OpenAI, the developer of ChatGPT, will shut down the service for its artificial intelligence (AI) video-generation app "Sora," unveiled last year. The move is seen as part of a full-scale business overhaul centered on coding and corporate customers ahead of this year's initial public offering (IPO).
On the 24th (local time), the OpenAI Sora team said on its official account on social media (SNS) X (formerly Twitter) that it was "saying goodbye to the Sora app," announcing its withdrawal. OpenAI said it would provide further guidance on details such as the service end schedule and how to preserve users' work.

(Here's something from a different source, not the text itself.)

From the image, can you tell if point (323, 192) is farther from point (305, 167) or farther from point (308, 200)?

OpenAI launched the Sora app in September last year. Sora, an SNS app for creating and sharing AI-generated videos, was touted as a "TikTok rival" and made a splash, surpassing 1 million downloads just five days after launch. However, it struggled to scale the service as user interest cooled, with new app downloads dropping sharply.

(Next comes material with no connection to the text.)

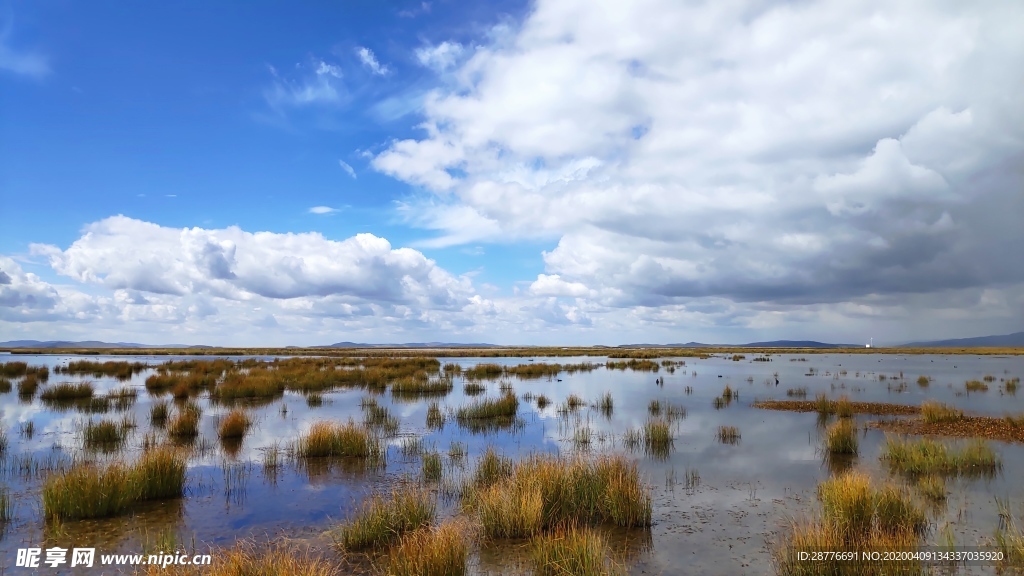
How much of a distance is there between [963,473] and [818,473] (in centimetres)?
334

The Wall Street Journal (WSJ) reported that, as a result, internal criticism grew at OpenAI that Sora's performance lagged compared with the massive computing resources poured into it.
Controversies such as copyright infringement and deepfakes (AI-manipulated videos) tied to the Sora app also appear to have influenced the decision to shut it down. The Motion Picture Association (MPA), in a statement issued right after "Sora 2" launched, said "Sora 2 is being used to unlawfully exploit copyrighted content," and urged OpenAI to take "immediate and decisive action."

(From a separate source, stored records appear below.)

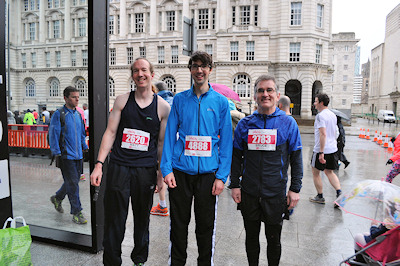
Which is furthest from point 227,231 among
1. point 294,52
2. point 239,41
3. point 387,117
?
point 387,117

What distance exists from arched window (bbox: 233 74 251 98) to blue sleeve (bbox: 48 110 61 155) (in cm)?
3852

Chief Executive Officer Sam Altman said in a memo to employees that the decision to withdraw Sora was made to focus on "capital raising, supply chain management, and building data centers at an unprecedented scale." OpenAI is developing its next major AI model codenamed "Spud," and said it needs to halt operation of the Sora app to secure the computing resources required to run it.
Altman added that the Sora team will take on long-term projects such as robotics.
With OpenAI's decision to discontinue Sora, a three-year licensing deal signed with The Walt Disney Company in December last year and a $1 billion (about 1.5 trillion won) investment partnership also fell through. Disney said it respects OpenAI's decision to exit the video-generation business and prioritize other areas as AI, a nascent field, advances rapidly.